Steps to contain poliovirus
To ensure that no poliovirus will re-emerge after global eradication, it is crucial to minimize the number of facilities holding samples of the virus and prevent any accidental release from such facilities. Among other steps, all 194 WHO Member States globally, as well as 21 non-member countries and territories, are currently engaged in the process of identifying, destroying or containing all poliovirus type 2 materials. Those Member States planning to retain poliovirus samples for vaccine manufacturing or critical research purposes in the future must apply for certification of a poliovirus essential facility (PEF), as well as establish a National Authority for Containment. As of 20 September 2019, 11 Member States in the European Region have expressed their intention to apply for certification of 1 or more PEFs.
Most laboratories in the EPLN will not hold polioviruses in the future. However, all must be prepared to quickly, safely and accurately detect a poliovirus, to help minimize the potential spread among their populations in the event of a containment breach.
WHO therefore supports capacity-building of laboratories to implement virus intratypic differentiation (ITD), a technique that allows laboratories to differentiate between wild, vaccine and vaccine-derived polioviruses without the use of cell cultures, thereby reducing the risk of exposure and accidental release of the virus. Implementing ITD also enables faster sample-to-result turnaround and reduces the shipment of samples between countries.
“ITD reduces the need to grow the virus in cell culture. Removal of this step will greatly contribute to biorisk reduction and facilitate effective poliovirus containment in the WHO laboratories,” says Eugene Saxentoff, scientist, WHO/Europe.
As of September 2019, 36 out of the 47 EPLN laboratories have participated in platform- and language-specific training workshops and are now in different stages of ITD routine use.

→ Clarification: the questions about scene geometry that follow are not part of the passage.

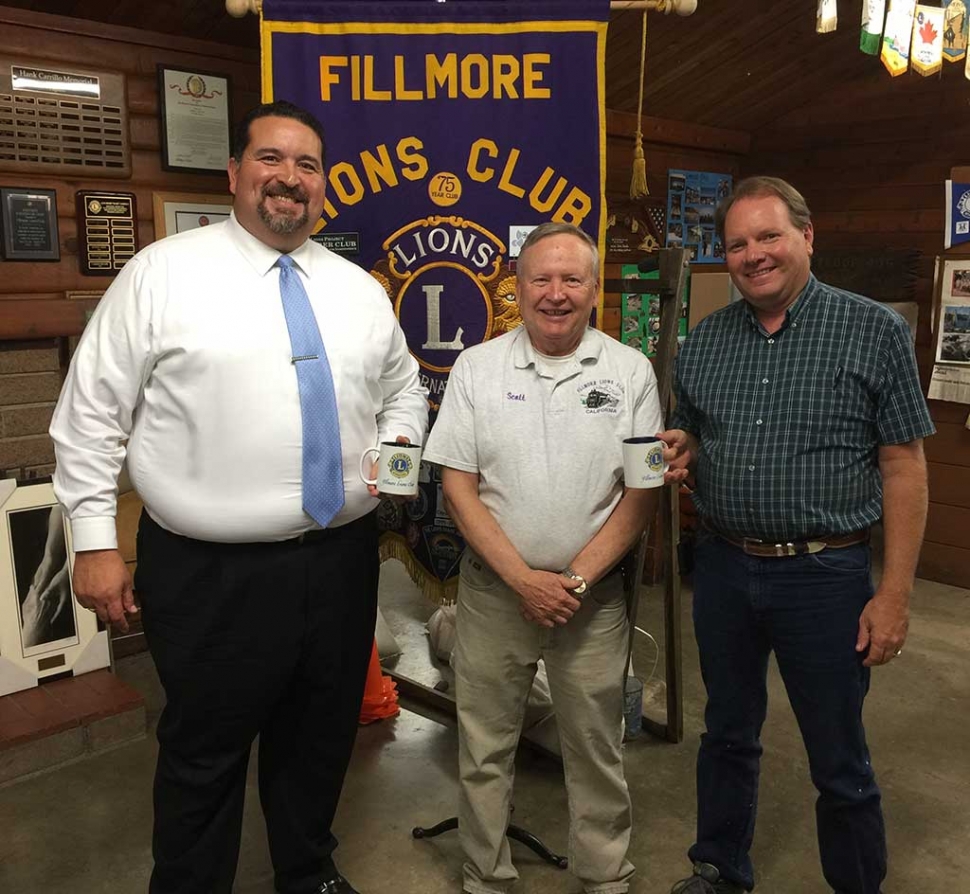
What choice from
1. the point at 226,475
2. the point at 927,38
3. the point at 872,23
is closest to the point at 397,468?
the point at 226,475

Polio-free status of the WHO European Region
At its most recent meeting in May 2019, the European Regional Commission for Certification of Poliomyelitis Eradication (RCC) concluded that the European Region has sustained its polio-free status. However, 3 countries (Bosnia and Herzegovina, Romania and Ukraine) continue to be at high risk and 21 countries are at intermediate risk of experiencing an outbreak in the event of an importation, based on population immunity and/or quality of disease surveillance.